My friend has always met guys and had attention from them. When we would go out, he'd always be the one getting hit on. He's also had several relationships over the past years. So I really can't expect him to understand. I'm not used to being hit on as a guy. But when I CD, I increase those chances a lot. I enjoy the company of guys I meet when I'm a woman, and also other people I meet as well. And I've had these discussions with them. He understands, but still is adamant about me doing it for attention. The way he says it, usually via text message, sounds like I'm a huge attention seeker. We don't live in the same city so we talk and text a lot. He thinks that I do it just to go out and get hit on by guys. But it's more than that. Getting hit on by guys is nice, and it does make me feel desirable..I won't lie. But how can he understand? He gets hit on by guys all the time! One reason I CD in select places (bars, clubs) is because it will increase the chances of me being hit on by guys. Also, people are generally more attracted to me (not sexually, but just as far as conversation) when I'm a woman than when I'm a man. People are much more likely to come and talk to me. I'm more likely to make contacts, have conversations, and just meet people when I go out alone. It's just different. My friend gets those things as a man. I get those things as a woman. I believe that there has to be some sort of physical attraction for someone to want to get to know someone else, like in a bar or club setting. I attract much more people as a woman in those places than I do as a man. It really makes my night. I have a better time going out as a CD than I do in drab.

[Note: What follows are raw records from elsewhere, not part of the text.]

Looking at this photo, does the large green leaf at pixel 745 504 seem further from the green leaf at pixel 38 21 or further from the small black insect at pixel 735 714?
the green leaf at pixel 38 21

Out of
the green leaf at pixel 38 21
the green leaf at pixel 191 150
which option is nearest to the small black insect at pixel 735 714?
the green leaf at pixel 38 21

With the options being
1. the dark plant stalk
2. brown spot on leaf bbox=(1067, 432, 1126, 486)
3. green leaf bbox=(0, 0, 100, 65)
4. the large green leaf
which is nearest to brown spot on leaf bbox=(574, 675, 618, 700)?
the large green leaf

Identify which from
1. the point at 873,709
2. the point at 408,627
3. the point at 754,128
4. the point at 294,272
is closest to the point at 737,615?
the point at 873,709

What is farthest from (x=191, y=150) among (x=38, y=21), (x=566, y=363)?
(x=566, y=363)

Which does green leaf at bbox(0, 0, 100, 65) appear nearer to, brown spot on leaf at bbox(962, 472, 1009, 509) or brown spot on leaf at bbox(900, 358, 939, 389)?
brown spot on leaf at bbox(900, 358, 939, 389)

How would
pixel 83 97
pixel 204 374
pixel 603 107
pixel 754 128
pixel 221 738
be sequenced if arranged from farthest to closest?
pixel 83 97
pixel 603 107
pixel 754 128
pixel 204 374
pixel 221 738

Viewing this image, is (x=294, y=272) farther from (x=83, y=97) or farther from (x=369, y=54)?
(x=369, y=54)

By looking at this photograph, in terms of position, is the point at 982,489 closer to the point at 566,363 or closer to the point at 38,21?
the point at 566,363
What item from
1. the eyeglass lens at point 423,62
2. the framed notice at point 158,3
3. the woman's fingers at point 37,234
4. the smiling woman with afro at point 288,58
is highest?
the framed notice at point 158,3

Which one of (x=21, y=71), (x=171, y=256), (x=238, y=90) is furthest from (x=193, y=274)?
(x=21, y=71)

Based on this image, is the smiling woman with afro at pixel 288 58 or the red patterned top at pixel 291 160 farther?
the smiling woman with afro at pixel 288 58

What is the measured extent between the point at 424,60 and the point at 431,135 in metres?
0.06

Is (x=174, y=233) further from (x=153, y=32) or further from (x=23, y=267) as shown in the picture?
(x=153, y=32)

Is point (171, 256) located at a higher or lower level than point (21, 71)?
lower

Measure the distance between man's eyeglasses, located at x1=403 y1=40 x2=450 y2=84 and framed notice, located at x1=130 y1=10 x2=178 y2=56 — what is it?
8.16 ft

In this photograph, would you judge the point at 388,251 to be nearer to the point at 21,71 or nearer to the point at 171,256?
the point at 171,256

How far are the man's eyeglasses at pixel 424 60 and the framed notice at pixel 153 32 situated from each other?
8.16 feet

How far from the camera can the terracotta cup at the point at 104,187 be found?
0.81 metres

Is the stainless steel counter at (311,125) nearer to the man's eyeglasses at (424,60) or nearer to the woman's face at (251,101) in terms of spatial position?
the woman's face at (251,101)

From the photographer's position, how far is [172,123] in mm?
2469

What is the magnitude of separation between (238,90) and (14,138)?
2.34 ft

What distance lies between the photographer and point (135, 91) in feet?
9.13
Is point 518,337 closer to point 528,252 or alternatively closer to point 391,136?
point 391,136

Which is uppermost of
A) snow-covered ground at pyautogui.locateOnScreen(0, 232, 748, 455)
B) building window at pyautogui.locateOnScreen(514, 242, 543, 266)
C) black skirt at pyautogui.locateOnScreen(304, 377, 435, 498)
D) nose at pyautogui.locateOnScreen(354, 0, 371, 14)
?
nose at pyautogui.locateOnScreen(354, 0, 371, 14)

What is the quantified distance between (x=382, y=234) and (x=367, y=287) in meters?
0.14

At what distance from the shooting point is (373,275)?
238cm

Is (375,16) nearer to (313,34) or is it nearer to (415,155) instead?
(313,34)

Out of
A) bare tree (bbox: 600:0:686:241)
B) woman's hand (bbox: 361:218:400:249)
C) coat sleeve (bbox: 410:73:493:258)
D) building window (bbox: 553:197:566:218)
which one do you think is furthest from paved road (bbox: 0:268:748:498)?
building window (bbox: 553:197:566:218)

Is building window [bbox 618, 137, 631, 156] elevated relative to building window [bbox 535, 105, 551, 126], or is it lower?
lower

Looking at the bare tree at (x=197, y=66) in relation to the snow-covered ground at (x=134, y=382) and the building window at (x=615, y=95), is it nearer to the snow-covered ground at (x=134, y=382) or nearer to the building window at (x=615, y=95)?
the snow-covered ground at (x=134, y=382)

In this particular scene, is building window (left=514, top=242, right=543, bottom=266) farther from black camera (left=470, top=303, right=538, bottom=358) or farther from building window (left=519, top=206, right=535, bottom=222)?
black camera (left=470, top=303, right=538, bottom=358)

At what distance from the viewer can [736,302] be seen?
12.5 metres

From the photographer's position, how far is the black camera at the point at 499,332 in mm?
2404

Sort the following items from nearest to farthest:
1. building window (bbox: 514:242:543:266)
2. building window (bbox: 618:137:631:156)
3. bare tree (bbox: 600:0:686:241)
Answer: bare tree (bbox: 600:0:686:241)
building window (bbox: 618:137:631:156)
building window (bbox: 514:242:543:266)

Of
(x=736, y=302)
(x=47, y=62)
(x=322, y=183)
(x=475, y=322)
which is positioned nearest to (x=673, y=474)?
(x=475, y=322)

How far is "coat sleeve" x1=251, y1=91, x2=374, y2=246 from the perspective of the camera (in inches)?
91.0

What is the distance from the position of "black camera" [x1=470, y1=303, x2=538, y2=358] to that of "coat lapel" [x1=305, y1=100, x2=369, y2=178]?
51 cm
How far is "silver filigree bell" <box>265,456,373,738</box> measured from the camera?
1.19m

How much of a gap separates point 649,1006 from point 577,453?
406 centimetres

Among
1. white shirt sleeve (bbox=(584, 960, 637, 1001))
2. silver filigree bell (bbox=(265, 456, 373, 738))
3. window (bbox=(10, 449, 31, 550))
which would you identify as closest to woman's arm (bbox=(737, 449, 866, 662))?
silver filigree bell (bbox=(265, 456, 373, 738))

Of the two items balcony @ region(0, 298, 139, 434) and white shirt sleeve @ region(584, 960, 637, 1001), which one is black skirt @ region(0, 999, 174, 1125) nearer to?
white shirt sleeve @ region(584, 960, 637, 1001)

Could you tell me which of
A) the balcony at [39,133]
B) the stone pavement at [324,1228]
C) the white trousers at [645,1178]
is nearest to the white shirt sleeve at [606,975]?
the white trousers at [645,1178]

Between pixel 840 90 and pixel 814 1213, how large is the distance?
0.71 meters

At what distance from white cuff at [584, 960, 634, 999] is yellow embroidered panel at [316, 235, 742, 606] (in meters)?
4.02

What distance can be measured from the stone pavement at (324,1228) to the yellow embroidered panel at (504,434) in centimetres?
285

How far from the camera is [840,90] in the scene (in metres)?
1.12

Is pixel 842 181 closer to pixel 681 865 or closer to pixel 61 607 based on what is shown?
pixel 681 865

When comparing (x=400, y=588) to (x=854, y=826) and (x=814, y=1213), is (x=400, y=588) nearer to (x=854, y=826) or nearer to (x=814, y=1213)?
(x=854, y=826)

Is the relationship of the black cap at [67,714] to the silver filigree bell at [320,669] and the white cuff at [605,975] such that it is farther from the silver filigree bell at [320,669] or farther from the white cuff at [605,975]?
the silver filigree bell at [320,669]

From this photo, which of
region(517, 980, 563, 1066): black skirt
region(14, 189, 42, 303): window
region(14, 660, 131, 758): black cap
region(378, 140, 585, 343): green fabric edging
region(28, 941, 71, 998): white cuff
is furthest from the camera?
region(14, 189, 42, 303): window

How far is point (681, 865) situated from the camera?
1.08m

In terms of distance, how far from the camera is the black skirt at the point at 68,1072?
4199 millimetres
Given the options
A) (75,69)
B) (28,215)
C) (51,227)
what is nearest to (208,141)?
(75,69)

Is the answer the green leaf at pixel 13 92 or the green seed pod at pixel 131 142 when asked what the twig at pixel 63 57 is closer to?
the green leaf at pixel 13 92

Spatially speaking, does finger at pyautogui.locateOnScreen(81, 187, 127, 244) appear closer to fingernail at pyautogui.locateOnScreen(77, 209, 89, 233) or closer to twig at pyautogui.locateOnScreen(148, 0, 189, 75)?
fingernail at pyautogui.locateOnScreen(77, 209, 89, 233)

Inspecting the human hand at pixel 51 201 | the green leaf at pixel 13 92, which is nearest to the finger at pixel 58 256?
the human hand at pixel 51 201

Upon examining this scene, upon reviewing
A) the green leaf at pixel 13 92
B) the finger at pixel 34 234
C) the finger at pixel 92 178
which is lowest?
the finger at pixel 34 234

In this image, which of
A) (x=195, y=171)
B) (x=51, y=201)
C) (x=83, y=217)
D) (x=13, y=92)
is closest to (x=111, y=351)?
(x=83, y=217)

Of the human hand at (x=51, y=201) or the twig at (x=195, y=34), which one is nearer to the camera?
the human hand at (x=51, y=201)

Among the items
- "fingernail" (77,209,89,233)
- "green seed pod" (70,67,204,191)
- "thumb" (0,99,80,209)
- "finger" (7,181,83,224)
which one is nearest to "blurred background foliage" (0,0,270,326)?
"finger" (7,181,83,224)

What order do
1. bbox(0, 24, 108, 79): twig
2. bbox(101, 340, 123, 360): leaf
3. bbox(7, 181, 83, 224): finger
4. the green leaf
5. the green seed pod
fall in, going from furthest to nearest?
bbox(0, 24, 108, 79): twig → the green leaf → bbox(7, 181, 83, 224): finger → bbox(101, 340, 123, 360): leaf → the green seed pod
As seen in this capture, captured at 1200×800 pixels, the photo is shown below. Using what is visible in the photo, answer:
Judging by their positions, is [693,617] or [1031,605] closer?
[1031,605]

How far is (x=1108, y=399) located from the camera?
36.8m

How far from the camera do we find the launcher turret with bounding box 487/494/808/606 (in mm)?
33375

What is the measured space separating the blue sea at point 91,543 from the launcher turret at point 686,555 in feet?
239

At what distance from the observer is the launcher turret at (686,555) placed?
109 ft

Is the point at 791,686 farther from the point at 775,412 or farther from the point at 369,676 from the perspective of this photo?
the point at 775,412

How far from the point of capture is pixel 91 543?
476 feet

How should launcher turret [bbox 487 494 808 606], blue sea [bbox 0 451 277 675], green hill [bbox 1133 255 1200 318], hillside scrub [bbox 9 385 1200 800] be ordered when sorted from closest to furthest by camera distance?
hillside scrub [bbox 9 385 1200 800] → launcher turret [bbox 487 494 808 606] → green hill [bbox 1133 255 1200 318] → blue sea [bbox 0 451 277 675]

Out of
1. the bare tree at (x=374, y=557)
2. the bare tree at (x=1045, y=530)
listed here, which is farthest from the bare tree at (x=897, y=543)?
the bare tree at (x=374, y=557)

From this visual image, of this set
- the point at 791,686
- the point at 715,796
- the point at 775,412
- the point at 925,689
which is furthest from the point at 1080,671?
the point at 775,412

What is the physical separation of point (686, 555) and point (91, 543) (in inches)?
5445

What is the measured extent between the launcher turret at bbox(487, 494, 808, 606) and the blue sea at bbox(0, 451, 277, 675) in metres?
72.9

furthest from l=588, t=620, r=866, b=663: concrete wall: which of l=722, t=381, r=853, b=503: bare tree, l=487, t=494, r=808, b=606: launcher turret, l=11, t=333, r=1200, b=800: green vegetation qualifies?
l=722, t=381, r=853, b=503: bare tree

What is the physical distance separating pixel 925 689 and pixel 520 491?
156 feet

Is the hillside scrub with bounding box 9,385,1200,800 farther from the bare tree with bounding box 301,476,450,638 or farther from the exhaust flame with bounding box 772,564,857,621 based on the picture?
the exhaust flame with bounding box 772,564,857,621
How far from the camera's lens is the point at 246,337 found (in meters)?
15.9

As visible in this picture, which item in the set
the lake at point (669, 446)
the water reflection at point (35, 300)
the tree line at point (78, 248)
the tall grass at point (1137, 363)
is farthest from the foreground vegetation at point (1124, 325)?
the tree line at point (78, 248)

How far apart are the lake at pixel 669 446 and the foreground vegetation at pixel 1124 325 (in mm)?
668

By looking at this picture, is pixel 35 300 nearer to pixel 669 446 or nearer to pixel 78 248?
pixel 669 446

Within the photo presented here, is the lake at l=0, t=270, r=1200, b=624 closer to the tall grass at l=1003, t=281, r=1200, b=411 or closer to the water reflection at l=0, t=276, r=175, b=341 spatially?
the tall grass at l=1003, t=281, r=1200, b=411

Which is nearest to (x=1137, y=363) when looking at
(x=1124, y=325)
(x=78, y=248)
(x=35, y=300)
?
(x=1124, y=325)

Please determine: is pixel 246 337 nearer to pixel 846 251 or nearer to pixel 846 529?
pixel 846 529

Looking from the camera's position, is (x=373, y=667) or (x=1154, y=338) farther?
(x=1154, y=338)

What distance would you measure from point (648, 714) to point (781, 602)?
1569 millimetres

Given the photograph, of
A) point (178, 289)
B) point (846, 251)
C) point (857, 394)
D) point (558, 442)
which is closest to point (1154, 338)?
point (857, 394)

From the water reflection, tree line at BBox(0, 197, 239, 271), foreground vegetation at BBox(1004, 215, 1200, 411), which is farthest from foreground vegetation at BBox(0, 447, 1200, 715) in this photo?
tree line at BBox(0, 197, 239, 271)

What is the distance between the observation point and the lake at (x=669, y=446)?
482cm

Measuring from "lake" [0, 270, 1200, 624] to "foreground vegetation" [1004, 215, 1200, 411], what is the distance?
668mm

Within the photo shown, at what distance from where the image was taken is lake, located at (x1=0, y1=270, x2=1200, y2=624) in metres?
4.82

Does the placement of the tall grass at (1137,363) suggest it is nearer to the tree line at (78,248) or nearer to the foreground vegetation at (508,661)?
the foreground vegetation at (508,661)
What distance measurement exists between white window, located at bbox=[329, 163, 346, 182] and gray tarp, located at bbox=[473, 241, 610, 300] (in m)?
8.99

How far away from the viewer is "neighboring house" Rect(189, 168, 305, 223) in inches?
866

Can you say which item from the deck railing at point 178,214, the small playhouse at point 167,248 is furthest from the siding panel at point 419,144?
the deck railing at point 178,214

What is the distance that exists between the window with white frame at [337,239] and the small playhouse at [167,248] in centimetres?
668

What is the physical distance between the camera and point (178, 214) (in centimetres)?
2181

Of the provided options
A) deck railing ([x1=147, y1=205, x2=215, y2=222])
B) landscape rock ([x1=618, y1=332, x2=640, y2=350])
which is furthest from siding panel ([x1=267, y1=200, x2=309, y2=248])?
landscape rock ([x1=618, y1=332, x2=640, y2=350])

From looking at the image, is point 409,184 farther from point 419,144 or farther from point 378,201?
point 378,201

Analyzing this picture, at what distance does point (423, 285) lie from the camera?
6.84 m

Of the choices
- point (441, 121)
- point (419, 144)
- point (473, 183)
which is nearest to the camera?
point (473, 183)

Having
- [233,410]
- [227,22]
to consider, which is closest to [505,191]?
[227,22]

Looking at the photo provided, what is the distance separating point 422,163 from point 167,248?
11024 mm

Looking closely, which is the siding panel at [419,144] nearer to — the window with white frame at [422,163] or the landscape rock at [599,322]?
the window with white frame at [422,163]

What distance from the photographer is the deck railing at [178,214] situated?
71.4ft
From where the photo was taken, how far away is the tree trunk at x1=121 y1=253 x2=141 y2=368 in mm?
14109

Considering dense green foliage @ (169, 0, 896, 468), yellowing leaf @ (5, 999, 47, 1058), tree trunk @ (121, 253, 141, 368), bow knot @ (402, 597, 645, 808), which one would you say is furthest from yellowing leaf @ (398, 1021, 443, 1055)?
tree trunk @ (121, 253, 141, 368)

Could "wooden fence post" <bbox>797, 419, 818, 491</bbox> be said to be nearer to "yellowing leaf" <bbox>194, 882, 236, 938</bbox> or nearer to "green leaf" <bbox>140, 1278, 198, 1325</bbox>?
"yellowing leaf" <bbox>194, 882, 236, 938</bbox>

To me, CDing has opened different doors and experiences for me. CDing is also pretty much the only way that I can have even the chance to find anything distantly resembling my experiences in France. That's until I can get back because I do have a long term goal of immigrating to Europe. It's not just about CDing and guys, but different areas of my life were better when I was there and I feel like it's a right fit for me.
I don't consider myself an attention seeker. I never sought to be the center of attention as a child and I never seek it now. I never did bad things like children do just to get attention. Even as a child, I saw it as stupid to do bad stuff just to get fussed at or punished. Even now as an adult, when I CD, I carefully select places that I think would be ok for me to do it at. Places where I won't be the center of attention or draw negative attention. I don't like negative attention at all. I had the experience of receiving that before but it was not a good feeling. Also, as far as being an attention ***** (as he jokingly calls me), there are many situations that I've been in where I could have taken advantage of or even try to be the center of attention, but I never do. If someone is on a soapbox, I let them be. I won't fight to get my opinion into discussions where there's people talking non-stop. I don't see a need for it.
It just got me to thinking. Am I really doing it for attention from guys? If I am, does it matter if it works for me? Is that an invalid reason to CD, or does everyone who CDs do it for different reasons? I want to know what you girls think. I just don't like the idea of doing for attention. It sounds so bad. Or is it?